Michael Phelps puso el cerrojo de oro a su participación en Río de Janeiro y a una carrera inigualable, al conquistar su vigésima tercera presea olímpica el sábado por la noche con el relevo 4x100 de estilos combinados de Estados Unidos.
"Así quería terminar mi carrera, de esta manera", comentó Phelps luego de hacer su aporte a la galería de momentos mágicos en la historia de los Juegos Olímpicos. "Traté de contenerme un poco en el podio, pero sin duda sentí que me quebraba por dentro".
Fue la vigésima octava medalla olímpica de Phelps, el deportista más laureado en la historia de los Juegos.

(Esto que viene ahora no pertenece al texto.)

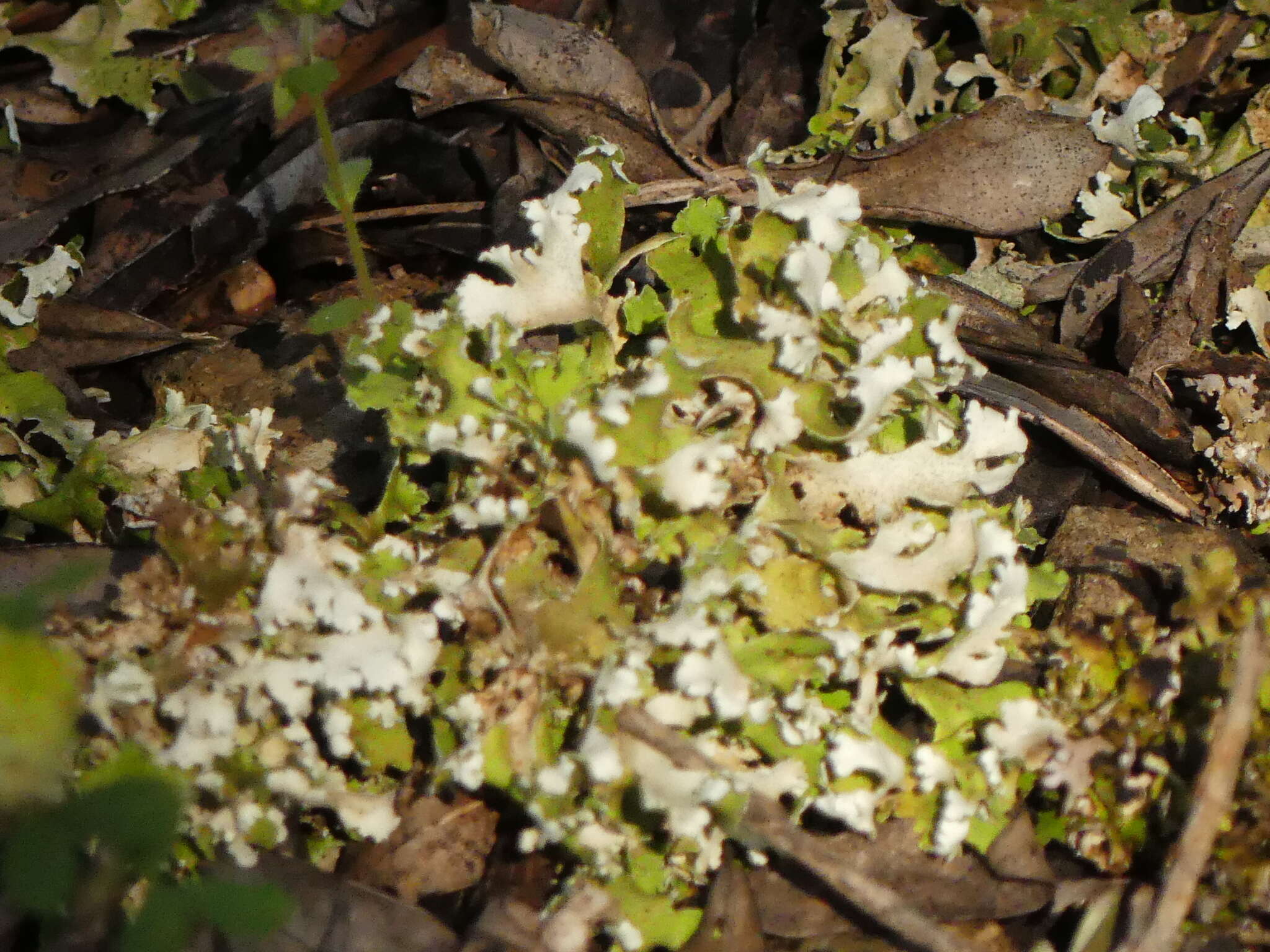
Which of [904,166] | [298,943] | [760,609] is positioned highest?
[904,166]

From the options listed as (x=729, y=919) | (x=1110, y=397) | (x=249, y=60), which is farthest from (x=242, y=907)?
(x=1110, y=397)

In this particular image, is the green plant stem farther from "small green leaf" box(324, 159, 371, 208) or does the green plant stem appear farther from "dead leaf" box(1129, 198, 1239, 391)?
"dead leaf" box(1129, 198, 1239, 391)

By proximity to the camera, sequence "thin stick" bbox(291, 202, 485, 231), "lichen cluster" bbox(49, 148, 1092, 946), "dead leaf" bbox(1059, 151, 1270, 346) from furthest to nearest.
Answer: "thin stick" bbox(291, 202, 485, 231), "dead leaf" bbox(1059, 151, 1270, 346), "lichen cluster" bbox(49, 148, 1092, 946)

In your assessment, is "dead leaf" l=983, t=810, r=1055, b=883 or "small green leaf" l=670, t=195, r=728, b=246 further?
"small green leaf" l=670, t=195, r=728, b=246

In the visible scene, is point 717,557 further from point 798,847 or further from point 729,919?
point 729,919

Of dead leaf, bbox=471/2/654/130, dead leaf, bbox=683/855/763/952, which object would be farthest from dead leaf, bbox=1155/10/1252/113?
dead leaf, bbox=683/855/763/952

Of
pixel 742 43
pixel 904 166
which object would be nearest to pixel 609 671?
pixel 904 166

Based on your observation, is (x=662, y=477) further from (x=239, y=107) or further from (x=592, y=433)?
(x=239, y=107)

Y no la consiguió como una comparsa del equipo.
Adam Peaty había puesto adelante a los británicos durante el segundo relevo, de pecho. Phelps saltó al agua para encargarse del tercero, de su especialidad mariposa, y consiguió la remontada.

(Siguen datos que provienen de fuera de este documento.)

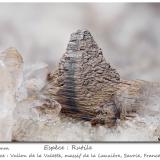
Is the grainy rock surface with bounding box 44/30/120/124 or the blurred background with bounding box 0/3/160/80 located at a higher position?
the blurred background with bounding box 0/3/160/80

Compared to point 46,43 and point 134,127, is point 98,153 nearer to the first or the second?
point 134,127

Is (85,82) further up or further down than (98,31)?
further down

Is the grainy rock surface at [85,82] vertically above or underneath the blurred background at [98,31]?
underneath
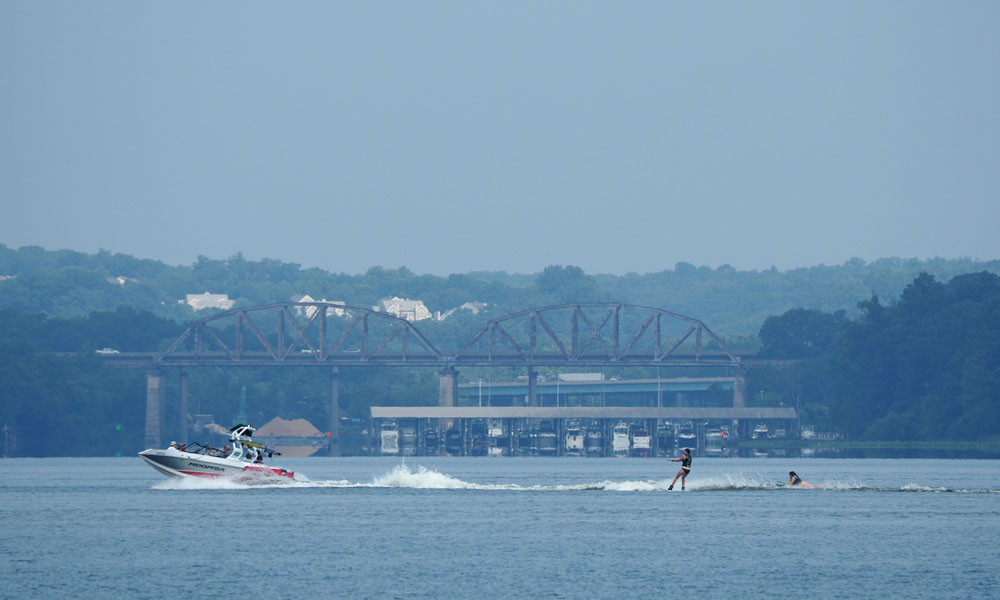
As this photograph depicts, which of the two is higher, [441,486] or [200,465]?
[200,465]

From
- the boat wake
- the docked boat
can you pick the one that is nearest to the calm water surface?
the boat wake

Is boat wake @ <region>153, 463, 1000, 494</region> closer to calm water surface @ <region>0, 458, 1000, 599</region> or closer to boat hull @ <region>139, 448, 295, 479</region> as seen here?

Desde su salida, el público presintió que estaba a punto de presenciar historia. Tras rebasar al británico James Guy, una ovación atronadora confirmó que esa sospecha estaba más que fundada. Como siempre que se apuesta por Phelps.
Estados Unidos, cuyo equipo se completó con Ryan Murphy en espalda, Cody Miller en pecho y Nathan Adrian en libre, impuso un récord olímpico de 3 minutos, 27 segundos y 95 centésimas.
"Hoy por el sábado, cuando bajé del autobús y caminé a la piscina, sentí que comenzaría a llorar", confesó. "El último calentamiento, la última vez que me ponía el traje y que caminaba frente a miles de personas en representación de mi país. Es una locura. Ha sido algo mucho mejor de lo que fue hace cuatro años".
Los números que conquistó en Río no parecen los de un nadador próximo a abandonar el agua. Se embolsó cinco de los seis oros que disputaba la competencia del sábado, los 200 metros estilo mariposa y los 200 combinados, así como los relevos de 4x100 y 4x200 libre.
En su otra prueba, los 100 metros mariposa, obtuvo la plata.